When Jonathan Knegtel co-founded Blockdata, his goal was to make the world of blockchain easier to understand for companies wanting to take the plunge.
As the company grew, Knegtel identified a solid match to potentially invest in Blockdata — or even buy it outright.
One well-worded email to Anand Sanwal at CB Insights changed the trajectory of his entrepreneurial career in a matter of months.
Demystifying blockchain’s tech
Jonathan Knegtel discovered the world of Bitcoin in 2012. He wasn’t someone who got rich quick in those manic early days of the technology, but he did gain a fascination about the transactional data inherent in blockchain’s development.
He worked at a variety of startups, with all his roles focused on data. In 2018 he struck out on his own, co-founding and serving as CEO for Blockdata with Bob van Ratingen (CTO), Niels Lucker (CMO) and Lucas Schewiger (CDO).
The database software company makes the world of blockchain easier to understand and analyze for companies and governments trying to decide which projects to pursue in the blockchain flow of so-called distributed ledgers.
Knegtel saw a big opportunity to track the blockchain ecosystem and increase awareness around adoption of the technology, he said on the Wharton Fintech Podcast in fall of 2020. “If [people] can’t actually surface the data and surface what’s going on, it’s going to be impossible for them to actually make decisions,” he explained.
Blockdata raised about $500,000 through angel investments in 2018 and 2019.
Over the course of two years, the team collected and verified data for more than 3,000 projects in the distributed ledger technology (DLT) ecosystem, and built a classification structure for the industry because one didn’t exist yet.
The art of the cold email
Blockdata’s early progress was impressive on its own. But Knegtel’s clear and concise email to Anand Sanwal in summer 2020 led to something even bigger. Sanwal, co-founder and CEO of CB Insights, was open to adding to his company’s offerings but hadn’t heard of Blockdata.
CB Insights is a platform that synthesizes and analyzes tech markets for clients, including large companies and governments. Before learning about Knegtel and Blockdata, Sanwal and his team knew that blockchain was more than just cryptocurrency, and recognized their clients would need more in-depth insights to decide which uses were worth pursuing.
Sanwal didn’t know a blockchain dataset like Blockdata’s existed until that email, he said in an interview with Your Story. “And then it appeared, and it was a great fit. We’re very open to possibilities and think about what could go right when we see a company,” he said.
“It really was as simple as sending an email,” Knegtel recalled on the Wharton Fintech Podcast. In his initial message to Sanwal, he explained what Blockdata was working on, indicated they were interested in partnership opportunities, and thought CB Insights might be a good match.
But Knegtel’s email subject line deserves most of the credit. It read: “Blockchain industry dataset + team – Potential acquisition opportunity?”
Sanwal was used to getting emails from people interested in working together. But they often used “partnering” too vaguely for him to know what they were really after: an acquisition, or some other sort of collaboration.
“What he did was atypical and that actually just made it so we could jump into the fray really quickly,” Sanwal said on the Wharton Fintech Podcast.
Sanwal identified three factors that made Blockdata an attractive prospect: a depth of data regarding a unique ecosystem, a product that was tailor-made for that ecosystem, and a team that knew the space really well and deeply cared about the area of technology they specialized in.

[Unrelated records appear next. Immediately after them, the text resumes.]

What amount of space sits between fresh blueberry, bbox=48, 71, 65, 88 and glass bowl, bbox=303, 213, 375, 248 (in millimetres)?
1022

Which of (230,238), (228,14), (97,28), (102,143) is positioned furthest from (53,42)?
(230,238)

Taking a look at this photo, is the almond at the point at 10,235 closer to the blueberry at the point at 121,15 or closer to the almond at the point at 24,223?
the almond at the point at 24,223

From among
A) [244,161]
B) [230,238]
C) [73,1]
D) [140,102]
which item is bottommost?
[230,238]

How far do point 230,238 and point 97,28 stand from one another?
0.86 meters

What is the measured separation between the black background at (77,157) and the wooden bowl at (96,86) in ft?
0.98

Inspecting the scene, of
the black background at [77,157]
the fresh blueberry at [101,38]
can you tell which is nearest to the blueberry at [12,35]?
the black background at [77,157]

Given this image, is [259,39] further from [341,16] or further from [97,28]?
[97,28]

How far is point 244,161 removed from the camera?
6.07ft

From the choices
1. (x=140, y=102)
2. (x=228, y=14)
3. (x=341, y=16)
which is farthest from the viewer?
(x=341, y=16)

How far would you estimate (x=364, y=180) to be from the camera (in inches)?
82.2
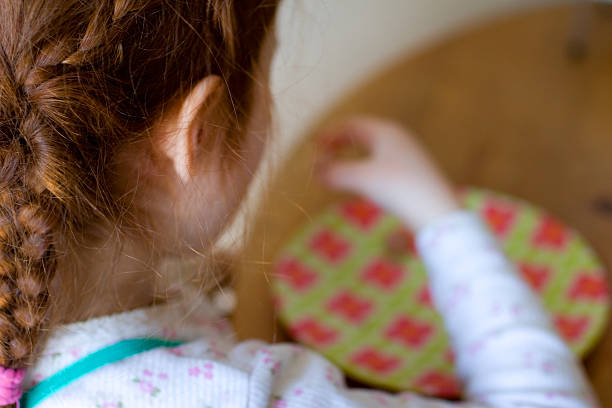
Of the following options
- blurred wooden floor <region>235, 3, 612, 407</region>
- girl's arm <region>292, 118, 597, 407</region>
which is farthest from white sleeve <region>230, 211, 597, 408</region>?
blurred wooden floor <region>235, 3, 612, 407</region>

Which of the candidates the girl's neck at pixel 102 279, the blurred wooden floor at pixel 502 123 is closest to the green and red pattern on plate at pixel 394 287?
the blurred wooden floor at pixel 502 123

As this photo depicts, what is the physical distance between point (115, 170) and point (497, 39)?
0.69 meters

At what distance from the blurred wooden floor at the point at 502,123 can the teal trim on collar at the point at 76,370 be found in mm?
214

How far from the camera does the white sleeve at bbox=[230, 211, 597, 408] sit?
524 mm

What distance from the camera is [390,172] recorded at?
2.43 feet

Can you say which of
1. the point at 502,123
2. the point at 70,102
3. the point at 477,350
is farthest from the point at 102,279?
the point at 502,123

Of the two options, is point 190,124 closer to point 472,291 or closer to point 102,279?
point 102,279

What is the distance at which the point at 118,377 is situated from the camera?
0.48 m

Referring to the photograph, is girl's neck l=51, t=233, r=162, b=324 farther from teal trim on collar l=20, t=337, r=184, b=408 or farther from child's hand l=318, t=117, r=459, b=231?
child's hand l=318, t=117, r=459, b=231

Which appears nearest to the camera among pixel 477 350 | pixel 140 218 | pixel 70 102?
pixel 70 102

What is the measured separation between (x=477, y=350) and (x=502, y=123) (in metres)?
0.35

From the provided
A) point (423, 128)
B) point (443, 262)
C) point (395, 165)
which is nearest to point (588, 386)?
point (443, 262)

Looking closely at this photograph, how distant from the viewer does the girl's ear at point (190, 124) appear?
447mm

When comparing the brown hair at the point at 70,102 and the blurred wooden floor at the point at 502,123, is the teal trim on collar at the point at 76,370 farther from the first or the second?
the blurred wooden floor at the point at 502,123
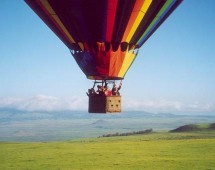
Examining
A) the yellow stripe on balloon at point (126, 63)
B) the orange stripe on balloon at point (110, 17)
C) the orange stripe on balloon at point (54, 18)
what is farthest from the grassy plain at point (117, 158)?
the orange stripe on balloon at point (110, 17)

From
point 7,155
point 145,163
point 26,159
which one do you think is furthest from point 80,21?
point 7,155

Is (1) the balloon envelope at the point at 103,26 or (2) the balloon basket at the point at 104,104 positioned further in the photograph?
(2) the balloon basket at the point at 104,104

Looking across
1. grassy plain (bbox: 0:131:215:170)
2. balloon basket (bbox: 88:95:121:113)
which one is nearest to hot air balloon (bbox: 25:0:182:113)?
balloon basket (bbox: 88:95:121:113)

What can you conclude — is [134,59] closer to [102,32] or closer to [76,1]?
[102,32]

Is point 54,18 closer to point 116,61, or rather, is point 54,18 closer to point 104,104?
point 116,61

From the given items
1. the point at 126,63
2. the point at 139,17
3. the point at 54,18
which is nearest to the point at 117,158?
the point at 126,63

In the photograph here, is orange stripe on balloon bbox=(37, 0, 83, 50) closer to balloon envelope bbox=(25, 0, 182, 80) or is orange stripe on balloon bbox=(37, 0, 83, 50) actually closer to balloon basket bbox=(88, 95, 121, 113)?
balloon envelope bbox=(25, 0, 182, 80)

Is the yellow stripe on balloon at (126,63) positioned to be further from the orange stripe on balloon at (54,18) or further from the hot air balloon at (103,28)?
the orange stripe on balloon at (54,18)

The clarity of the match helped CB Insights’ plan to acquire Blockdata move quickly, despite constraints due to the Covid-19 pandemic. Conversations about the deal took place completely virtually.
Discussing a potential deal over video calls can make it hard to “feel someone out,” Knegtel said. But having “brutal honesty” between the two parties made it work. The two companies signed all the necessary paperwork over Zoom.
In September 2020, less than three months after Knegtel’s email to Sanwal, the sale was complete.
The terms of the sale have not been disclosed. Knegtel declined an interview request for this story.
Blockdata remained a standalone product with its own team of five, according to Coindesk, for which CB Insights opened an Amsterdam office. Knegtel stayed as CEO of Blockdata until June 2023, when he left the company.
Knegtel’s next step isn’t public just yet, but his new project, according to his LinkedIn profile, is in stealth mode.